While all this is going on, the KP government and 11th Corps Peshawar have reportedly gone ahead with finalising an implementation plan for the merger, complete with phasing of the required steps and the resources required for the same, which of course will only become available once the federal government stops dragging its feet in exaggerated deference to its spoiler allies. Another issue is the proposal to allocate three percent of the National Finance Commission (NFC) Award for the next 10 years for the uplift and development needs of FATA. Although consensus is wanting so far on this since the provinces and the Centre will have to forego this amount, the prime minister after chairing an earlier meeting of the NIC in October 2017 had directed the Finance Minister to seek endorsement of the proposal from the NFC.

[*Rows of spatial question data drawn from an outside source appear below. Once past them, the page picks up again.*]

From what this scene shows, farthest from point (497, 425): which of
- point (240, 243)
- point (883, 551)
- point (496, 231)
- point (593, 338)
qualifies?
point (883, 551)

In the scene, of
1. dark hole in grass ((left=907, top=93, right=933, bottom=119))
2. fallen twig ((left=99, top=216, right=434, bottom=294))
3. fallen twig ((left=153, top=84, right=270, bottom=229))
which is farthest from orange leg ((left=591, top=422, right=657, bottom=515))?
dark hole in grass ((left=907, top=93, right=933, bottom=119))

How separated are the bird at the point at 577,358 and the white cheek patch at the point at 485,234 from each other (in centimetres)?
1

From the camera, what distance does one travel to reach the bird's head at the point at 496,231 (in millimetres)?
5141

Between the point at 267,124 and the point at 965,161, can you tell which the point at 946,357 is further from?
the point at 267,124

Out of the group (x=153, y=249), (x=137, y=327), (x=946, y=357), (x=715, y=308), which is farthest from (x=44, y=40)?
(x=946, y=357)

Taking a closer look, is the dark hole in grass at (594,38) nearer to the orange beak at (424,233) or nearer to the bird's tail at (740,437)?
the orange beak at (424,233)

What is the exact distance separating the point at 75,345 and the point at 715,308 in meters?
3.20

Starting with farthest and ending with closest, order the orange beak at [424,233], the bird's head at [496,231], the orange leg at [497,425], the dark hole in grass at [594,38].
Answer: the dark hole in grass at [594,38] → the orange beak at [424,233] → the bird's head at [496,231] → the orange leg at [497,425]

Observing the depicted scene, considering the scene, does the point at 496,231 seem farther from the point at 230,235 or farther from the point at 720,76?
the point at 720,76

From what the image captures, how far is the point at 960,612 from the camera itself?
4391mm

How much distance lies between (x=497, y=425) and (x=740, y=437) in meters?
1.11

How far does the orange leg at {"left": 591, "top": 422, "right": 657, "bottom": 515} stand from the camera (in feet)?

No one thought the long-standing aspiration to bring FATA out of the colonial-era construct imposed by the British to safeguard their northwestern frontier would be quick, easy, or painless. The government seems to be planning for it wisely without ignoring the difficulties or the need to proceed step by step. The only complaint is that it seems so far to be held hostage on the issue by its two allies, a situation that flies in the face of a historic repeal of the colonial past and opening the door for the people of FATA incrementally to enjoy the same rights and privileges as any other citizen of the state.